> WRITTEN TASK
Lay out the items starting at the line that contains "this 1217×800 image." and ending at the line that contains "rusty object [410, 360, 476, 400]" as a Markdown table with the columns No. and Line. Give one numbered row per line and leave out blank lines.

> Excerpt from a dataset
--------------------------------

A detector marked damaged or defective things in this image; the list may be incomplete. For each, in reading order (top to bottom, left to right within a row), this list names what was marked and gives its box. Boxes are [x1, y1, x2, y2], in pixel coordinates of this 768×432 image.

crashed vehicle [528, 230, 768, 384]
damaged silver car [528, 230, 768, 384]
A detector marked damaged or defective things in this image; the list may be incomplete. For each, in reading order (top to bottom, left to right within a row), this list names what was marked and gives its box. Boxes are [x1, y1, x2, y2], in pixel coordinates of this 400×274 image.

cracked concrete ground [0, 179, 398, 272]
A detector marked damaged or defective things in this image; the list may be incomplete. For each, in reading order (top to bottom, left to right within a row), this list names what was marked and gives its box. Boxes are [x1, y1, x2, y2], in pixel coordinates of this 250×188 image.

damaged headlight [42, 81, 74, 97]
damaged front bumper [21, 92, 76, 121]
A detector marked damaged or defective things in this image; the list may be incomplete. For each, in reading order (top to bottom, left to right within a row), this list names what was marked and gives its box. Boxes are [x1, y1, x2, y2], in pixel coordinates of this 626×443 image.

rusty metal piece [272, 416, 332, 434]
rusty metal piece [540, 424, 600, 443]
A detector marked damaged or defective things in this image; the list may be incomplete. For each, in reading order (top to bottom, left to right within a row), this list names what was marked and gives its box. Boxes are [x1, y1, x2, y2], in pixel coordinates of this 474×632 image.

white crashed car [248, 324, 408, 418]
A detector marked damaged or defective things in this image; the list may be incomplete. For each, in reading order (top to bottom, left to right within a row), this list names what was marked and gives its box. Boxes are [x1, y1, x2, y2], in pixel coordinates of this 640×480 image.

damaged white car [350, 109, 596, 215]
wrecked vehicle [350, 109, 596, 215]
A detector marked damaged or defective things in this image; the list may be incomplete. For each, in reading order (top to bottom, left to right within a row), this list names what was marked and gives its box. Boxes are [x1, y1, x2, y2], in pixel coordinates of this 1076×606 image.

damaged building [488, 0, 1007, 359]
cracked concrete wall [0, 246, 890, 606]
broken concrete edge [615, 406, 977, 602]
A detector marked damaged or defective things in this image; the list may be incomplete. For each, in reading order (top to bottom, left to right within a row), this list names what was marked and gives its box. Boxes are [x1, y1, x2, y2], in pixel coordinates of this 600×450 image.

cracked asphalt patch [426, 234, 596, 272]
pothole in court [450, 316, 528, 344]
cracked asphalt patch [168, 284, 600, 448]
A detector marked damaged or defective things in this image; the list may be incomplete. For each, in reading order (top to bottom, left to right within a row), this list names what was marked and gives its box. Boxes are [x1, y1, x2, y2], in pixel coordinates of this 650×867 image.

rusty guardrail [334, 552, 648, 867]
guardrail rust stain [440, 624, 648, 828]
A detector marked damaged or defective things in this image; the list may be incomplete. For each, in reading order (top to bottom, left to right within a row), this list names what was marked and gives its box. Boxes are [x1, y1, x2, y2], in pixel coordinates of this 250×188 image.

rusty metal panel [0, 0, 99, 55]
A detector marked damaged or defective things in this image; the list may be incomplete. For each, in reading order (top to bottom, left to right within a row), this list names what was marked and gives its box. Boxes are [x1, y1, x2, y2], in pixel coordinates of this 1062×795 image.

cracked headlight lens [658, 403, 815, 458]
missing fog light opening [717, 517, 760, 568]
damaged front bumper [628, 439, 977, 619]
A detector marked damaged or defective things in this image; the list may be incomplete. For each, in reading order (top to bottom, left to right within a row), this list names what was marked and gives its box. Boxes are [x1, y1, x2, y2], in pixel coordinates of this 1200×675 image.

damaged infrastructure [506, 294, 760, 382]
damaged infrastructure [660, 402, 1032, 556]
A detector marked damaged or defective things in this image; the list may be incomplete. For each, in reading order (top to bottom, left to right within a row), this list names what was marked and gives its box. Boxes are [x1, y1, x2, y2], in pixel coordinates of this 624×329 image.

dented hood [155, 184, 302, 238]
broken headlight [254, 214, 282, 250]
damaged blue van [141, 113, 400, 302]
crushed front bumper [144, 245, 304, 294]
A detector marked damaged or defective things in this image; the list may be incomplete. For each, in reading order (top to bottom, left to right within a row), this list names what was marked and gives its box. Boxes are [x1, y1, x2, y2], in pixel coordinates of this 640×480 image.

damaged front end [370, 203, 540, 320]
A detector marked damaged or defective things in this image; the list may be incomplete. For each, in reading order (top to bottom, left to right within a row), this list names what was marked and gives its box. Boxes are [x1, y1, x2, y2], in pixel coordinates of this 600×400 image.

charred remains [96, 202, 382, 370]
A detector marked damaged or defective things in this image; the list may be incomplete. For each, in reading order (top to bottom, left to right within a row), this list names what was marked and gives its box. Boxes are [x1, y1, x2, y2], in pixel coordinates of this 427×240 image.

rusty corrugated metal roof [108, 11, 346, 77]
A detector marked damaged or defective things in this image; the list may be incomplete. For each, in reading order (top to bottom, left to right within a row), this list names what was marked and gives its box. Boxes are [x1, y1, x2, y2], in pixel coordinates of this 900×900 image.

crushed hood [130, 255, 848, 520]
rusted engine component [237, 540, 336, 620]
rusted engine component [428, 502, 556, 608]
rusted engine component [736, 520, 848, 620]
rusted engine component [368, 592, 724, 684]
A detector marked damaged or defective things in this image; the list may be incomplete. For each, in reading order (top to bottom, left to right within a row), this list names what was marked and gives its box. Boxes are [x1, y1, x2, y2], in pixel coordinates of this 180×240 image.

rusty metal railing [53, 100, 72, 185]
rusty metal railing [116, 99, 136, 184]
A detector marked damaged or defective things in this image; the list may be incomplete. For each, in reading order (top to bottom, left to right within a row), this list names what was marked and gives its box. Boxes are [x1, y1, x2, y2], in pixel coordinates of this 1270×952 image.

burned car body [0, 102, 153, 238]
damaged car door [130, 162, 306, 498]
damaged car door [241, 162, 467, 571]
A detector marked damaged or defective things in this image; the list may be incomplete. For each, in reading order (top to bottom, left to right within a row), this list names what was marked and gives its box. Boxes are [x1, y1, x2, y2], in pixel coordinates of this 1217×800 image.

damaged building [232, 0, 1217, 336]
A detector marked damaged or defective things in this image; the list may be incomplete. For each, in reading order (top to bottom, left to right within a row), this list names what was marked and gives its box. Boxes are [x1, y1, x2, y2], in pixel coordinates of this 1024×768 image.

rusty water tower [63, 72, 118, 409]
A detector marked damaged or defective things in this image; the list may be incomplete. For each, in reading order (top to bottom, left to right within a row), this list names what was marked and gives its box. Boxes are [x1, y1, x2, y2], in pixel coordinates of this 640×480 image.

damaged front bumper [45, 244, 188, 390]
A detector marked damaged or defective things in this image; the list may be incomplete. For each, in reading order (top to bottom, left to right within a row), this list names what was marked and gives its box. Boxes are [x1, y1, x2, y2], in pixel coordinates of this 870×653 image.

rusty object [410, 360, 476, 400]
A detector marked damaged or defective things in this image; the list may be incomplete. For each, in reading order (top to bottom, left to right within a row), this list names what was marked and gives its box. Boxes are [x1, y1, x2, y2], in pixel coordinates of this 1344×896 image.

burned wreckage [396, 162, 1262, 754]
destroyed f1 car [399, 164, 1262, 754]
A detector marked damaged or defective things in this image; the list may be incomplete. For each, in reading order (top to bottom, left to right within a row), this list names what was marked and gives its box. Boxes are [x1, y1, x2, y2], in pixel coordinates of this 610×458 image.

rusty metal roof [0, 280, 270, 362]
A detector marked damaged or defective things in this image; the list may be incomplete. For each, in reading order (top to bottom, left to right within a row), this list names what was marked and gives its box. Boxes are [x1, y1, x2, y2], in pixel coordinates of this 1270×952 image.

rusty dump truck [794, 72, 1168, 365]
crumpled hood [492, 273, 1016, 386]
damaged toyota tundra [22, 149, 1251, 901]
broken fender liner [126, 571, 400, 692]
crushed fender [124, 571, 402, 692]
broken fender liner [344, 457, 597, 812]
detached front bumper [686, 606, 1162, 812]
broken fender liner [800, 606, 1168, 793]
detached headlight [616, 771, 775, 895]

--------------------------------

> TASK RESULT
| No. | Line |
|---|---|
| 1 | A detector marked damaged or defective things in this image; the list may be incomplete. For each, in reading order (top to bottom, left to right within a row), this list names what was marked and gives its box. Boxes are [x1, y1, x2, y2], in pixel coordinates of this 1217×800 image. |
| 2 | damaged building [232, 0, 1217, 336] |
| 3 | A detector marked damaged or defective things in this image; the list may be incomplete. For each, in reading order (top to bottom, left to right within a row), this list names what was marked and gives its box. Boxes are [x1, y1, x2, y2], in pixel coordinates of this 1024×768 image. |
| 4 | rusty water tower [63, 72, 118, 409] |
| 5 | A detector marked damaged or defective things in this image; the list may be incomplete. For each, in reading order (top to bottom, left to right within a row), this list names what was marked and gives its box. Boxes are [x1, y1, x2, y2], in pixel coordinates of this 640×480 image. |
| 6 | damaged front bumper [45, 244, 188, 390] |
| 7 | A detector marked damaged or defective things in this image; the list may be incomplete. For each, in reading order (top to bottom, left to right within a row), this list names what was marked and gives its box. Boxes are [x1, y1, x2, y2], in pixel coordinates of this 870×653 image. |
| 8 | rusty object [410, 360, 476, 400] |